Stocks in major Asia-Pacific markets were mixed on Tuesday as investors reacted to the October fixing of China’s benchmark lending rate.
Mainland Chinese stocks were higher on the day, with the Shanghai composite up 0.47% to about 3,328.10 while the Shenzhen component jumped 1.361% to around 13,603.88. Hong Kong’s Hang Seng index was slightly higher, as of its final hour of trading.
In Japan, the Nikkei 225 declined 0.44% to close at 23,567.04 while the Topix index also shed 0.75% to end its trading day at 1,625.74. Shares of Japan Exchange Group were down 1.51% on the day, following local media reports that the country’s financial regulators are set to conduct an on-site inspection at the Tokyo Stock Exchange after a technical issue earlier in October that halted trading for a day.

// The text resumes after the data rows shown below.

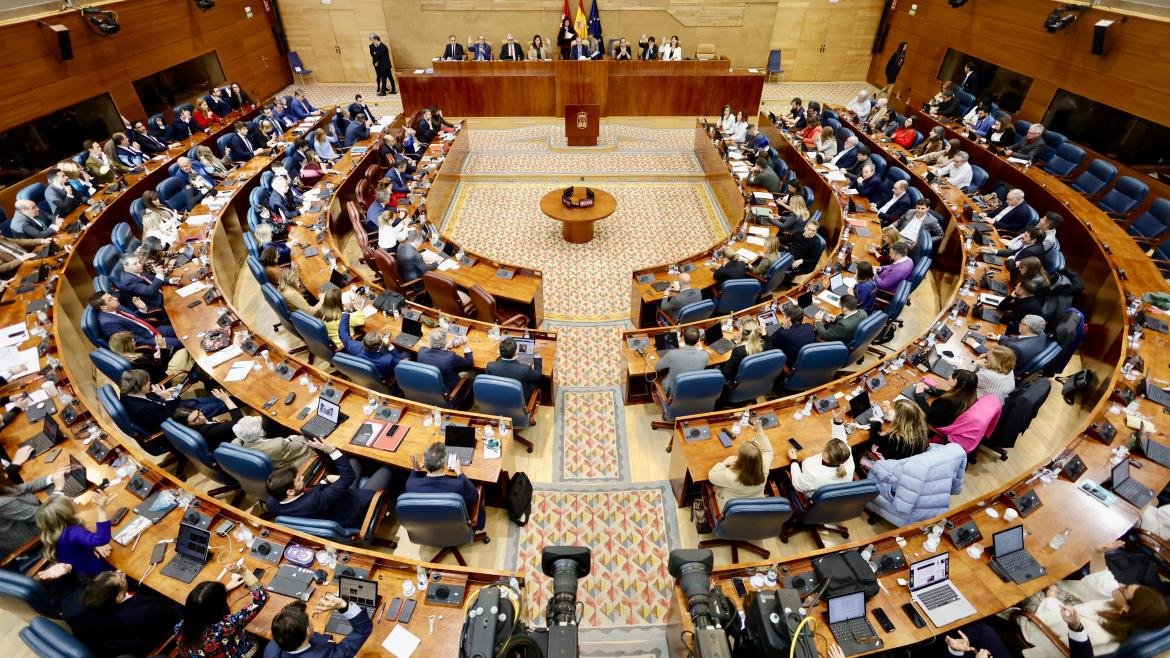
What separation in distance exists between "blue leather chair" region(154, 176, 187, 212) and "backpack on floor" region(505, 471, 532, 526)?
30.0 feet

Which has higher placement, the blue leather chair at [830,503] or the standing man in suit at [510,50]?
the standing man in suit at [510,50]

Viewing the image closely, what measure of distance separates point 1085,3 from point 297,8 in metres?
23.1

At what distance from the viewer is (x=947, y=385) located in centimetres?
603

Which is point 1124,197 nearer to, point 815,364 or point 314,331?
point 815,364

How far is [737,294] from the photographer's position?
7766 mm

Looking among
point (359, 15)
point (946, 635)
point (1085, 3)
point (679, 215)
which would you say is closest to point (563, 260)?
point (679, 215)

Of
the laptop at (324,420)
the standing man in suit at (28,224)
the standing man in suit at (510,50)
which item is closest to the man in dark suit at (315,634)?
the laptop at (324,420)

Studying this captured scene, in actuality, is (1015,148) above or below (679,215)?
above

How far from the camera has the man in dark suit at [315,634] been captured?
133 inches

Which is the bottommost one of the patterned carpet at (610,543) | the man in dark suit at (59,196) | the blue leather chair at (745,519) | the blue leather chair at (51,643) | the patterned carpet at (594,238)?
the patterned carpet at (610,543)

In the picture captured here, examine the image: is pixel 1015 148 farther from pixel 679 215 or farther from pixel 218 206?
pixel 218 206

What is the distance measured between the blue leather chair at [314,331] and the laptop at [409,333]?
892 millimetres

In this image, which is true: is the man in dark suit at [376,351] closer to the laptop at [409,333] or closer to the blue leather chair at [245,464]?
the laptop at [409,333]

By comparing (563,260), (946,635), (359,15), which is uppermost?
(359,15)
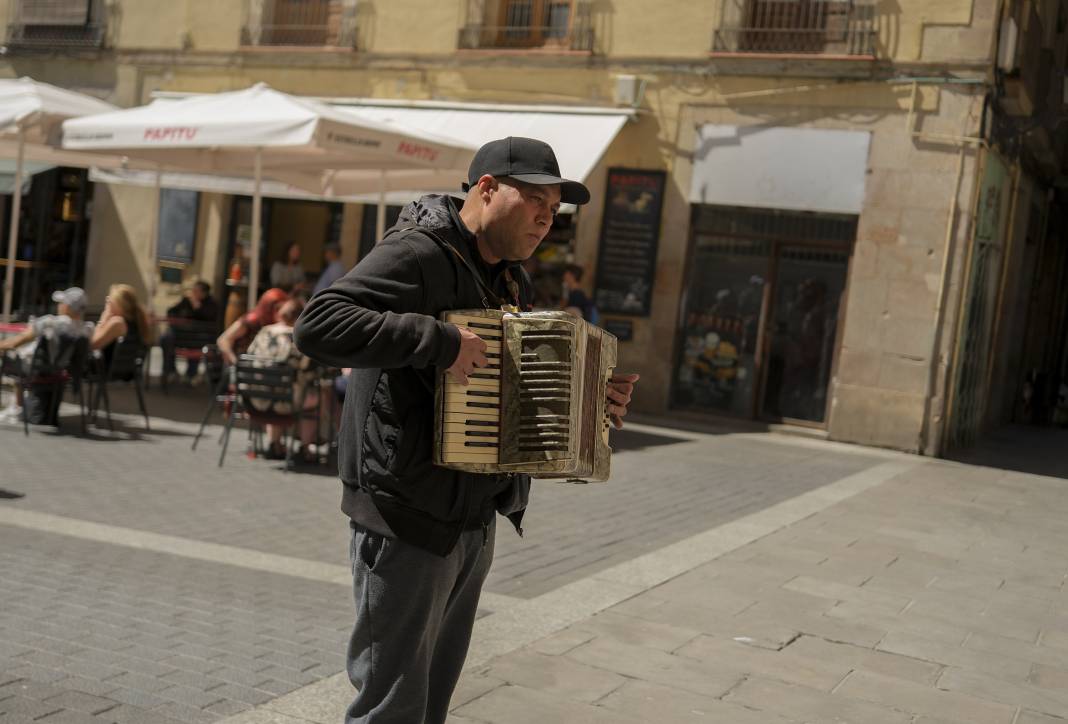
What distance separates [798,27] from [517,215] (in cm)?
1305

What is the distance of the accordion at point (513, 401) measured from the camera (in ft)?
9.30

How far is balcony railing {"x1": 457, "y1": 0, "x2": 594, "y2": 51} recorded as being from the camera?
1622 centimetres

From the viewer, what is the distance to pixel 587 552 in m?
7.27

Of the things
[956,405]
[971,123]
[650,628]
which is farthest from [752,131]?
[650,628]

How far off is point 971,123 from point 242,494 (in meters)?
9.55

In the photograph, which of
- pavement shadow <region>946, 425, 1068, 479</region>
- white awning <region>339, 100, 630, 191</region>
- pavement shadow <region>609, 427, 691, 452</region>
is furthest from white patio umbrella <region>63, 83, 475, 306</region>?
pavement shadow <region>946, 425, 1068, 479</region>

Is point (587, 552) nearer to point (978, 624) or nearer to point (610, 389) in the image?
point (978, 624)

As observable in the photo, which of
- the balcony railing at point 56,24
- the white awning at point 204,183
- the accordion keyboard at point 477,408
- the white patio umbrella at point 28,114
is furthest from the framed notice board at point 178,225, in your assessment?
the accordion keyboard at point 477,408

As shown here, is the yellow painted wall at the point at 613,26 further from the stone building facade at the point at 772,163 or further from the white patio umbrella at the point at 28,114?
the white patio umbrella at the point at 28,114

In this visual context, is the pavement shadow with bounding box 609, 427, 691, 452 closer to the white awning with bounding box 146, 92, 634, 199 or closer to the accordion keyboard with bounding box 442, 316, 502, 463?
the white awning with bounding box 146, 92, 634, 199

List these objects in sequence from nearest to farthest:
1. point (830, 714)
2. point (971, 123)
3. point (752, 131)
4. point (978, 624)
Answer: point (830, 714) → point (978, 624) → point (971, 123) → point (752, 131)

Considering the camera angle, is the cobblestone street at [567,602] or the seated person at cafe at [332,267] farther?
the seated person at cafe at [332,267]

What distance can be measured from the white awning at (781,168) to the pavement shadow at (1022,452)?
130 inches

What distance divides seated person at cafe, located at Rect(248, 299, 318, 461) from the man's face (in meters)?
6.35
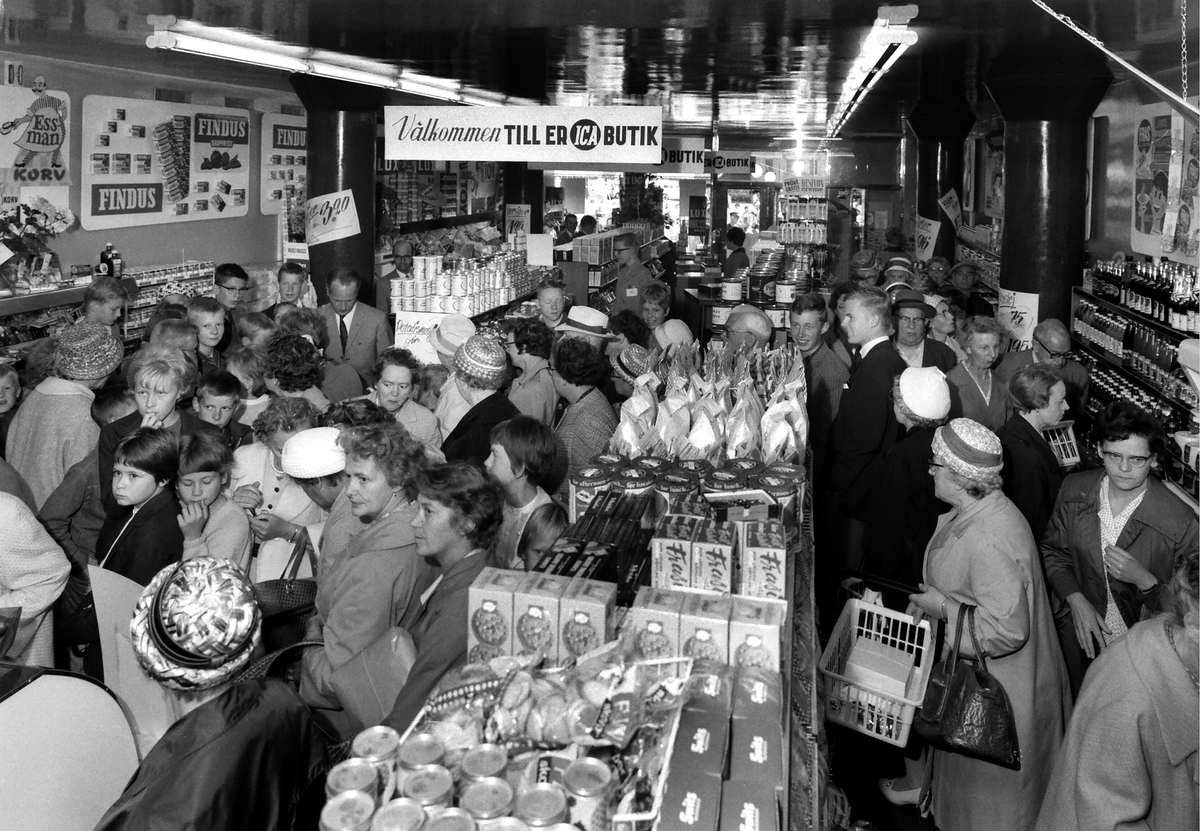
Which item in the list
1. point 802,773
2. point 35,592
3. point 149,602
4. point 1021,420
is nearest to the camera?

South Korea’s Kospi closed 0.5% higher at 2,358.41. Shares of South Korean chipmaker SK Hynix fell 1.73% after the firm said Tuesday it will buy Intel’s NAND memory and storage business for $9 billion.
Meanwhile, shares in Australia fell, with the S&P/ASX 200 finishing its trading day 0.72% lower at 6,184.60.
MSCI’s broadest index of Asia-Pacific shares outside Japan was below the flatline.
China’s latest one-year and five-year loan prime rates (LPRs) were left unchanged on Tuesday, in line with expectations from a majority of traders and analysts in a snap Reuters poll. At present, the one-year LPR sits at 3.85% while the five-year rate is at 4.65%.
The U.S. dollar index, which tracks the greenback against a basket of its peers, was at 93.416 after an earlier low of 93.377.
The Japanese yen traded at 105.49 per dollar following an earlier low of 105.61 against the greenback while the Australian dollar changed hands at $0.7038 after slipping from levels above $0.71 yesterday.
Oil prices were lower in the afternoon of Asian trading hours, with international benchmark Brent crude futures down 0.31% to $42.49 per barrel. U.S. crude futures also declined about 0.2% to $40.76 per barrel.